Xxiii

Марк долго сверлил взглядом закрытую за Фейгом старую деревянную дверь, хлопок которой сбил со стены картонной план города. Лист упал звучно, с треском рвущейся бумаги. Вайнер никак не мог понять чего от него прячут на видном месте, считая его дураком набитым? Набитым может быть рот, какими-нибудь сытными обещаниями, что скрывают гнилые, но все ещё острые зубы, а сам-то сыт по горло… Движением небрежным он скинул все со стола, вцепляясь пальцами в отросшие светлые волосы.

«Людям, как обычно налили в уши воды, сказав, что дождь идет, а им всё чудеса, да в лицо живая роса…» Было ощущение, что они шли просто потому что шли, бесцельно и неприкаянно, проще было сказать: фланировали. И не осознавая всю степень, как действий, противодействий, так и последствий. Мало что изменилось по факту, ведь умнее не будешь, будучи вороном в сорочьем гнезде… Вайнер это прекрасно понимал. Кто был никем, тот станет всем… Но в конечном итоге они же опять станут никем. Культ героев Павлика Морозова… Недолго им до Советского Союза осталось, жаль не было такой у них твёрдой и хваткой руки, да того, о ком было бы равнозначно, да не прозаично такие же следы были и после «Холодное лето». У них были свой Берия, свой Ворошилов, не побоялся бы признать, что на манер идеолога и Ленин был, да только не было того, кто сейчас бы сел и ещё раз доказал миф о революционной возможной монархии. Хотя… Он настоятельно гнал от себя эту мысль. Он ведь не более Керенского, только что в дамском платье не сбежал ещё…
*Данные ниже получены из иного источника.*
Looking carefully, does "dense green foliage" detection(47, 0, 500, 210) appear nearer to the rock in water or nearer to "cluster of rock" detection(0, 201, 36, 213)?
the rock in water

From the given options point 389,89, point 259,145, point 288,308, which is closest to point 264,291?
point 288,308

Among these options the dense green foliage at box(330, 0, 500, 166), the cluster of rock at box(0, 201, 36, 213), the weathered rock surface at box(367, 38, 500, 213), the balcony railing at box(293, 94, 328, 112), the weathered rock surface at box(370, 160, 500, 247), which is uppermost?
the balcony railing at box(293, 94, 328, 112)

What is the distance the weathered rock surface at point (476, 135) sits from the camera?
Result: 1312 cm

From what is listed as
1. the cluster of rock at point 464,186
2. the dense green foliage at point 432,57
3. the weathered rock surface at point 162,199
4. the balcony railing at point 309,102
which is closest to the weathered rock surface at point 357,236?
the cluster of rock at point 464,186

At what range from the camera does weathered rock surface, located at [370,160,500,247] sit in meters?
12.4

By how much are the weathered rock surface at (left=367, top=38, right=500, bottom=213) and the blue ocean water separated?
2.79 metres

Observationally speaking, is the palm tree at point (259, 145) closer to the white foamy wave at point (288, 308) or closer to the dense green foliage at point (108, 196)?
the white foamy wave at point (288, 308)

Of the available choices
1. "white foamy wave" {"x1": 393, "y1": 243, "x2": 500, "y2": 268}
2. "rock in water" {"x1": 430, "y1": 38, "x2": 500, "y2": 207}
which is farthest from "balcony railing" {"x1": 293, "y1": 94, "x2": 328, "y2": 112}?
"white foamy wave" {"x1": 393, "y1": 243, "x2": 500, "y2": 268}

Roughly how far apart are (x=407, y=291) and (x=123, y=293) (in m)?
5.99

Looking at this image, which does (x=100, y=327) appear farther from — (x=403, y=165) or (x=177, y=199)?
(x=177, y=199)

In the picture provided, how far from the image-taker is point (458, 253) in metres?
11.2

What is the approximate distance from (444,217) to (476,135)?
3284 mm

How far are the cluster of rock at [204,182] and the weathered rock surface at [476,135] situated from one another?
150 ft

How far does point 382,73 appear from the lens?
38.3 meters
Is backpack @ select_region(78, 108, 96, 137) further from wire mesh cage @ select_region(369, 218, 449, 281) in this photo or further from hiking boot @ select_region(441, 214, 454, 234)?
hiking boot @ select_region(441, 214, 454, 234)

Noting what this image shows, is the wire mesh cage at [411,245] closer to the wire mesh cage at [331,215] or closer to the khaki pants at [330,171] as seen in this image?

Новое общество всего должно по кому-то формироваться, где должны быть дисциплина и ненависть к классовым врагам. И проблема даже не в том, что у руля чаще всего не очень умные люди, скорее «Горе от ума», чем не профессионалы, а товарищ товарища, брат жены или старый друг революционный. Горожанам по-барабану кто капитан у штурвала… Но не только в самих людях проблема, не только во власти… В чем-то гораздо большем. Ведь это как небезызвестные обеспечения «Военного коммунизма», а после беспощадные «Ножницы цен» и ведь есть же страны скандинавские, где чиновники не воруют. Никто. У них считается, что это плохо. А здесь сама суть такая — воруй, если можешь, делай, если можешь, не неси ответственность, а переложи, если можешь. А ведь борцы за идею… Так изменит ли хоть что-то, хоть на йоту его отказ от власти и ее уступка? Нет. Сама идеология настолько несостоятельна, что попросту понимая это, будешь неосознанно регрессировать к уже имеющимся, попросту потому что ни ты, как власть, ни люди по-другому не умеют и даже не хотят уметь. Фейг его подсиживает и трется с Курбским, так не легче ли этой досадной случайности, что началась с Марка, закончиться им же? Цезарь тоже надеялся, однако, на Брута, но… Он уже принял решение.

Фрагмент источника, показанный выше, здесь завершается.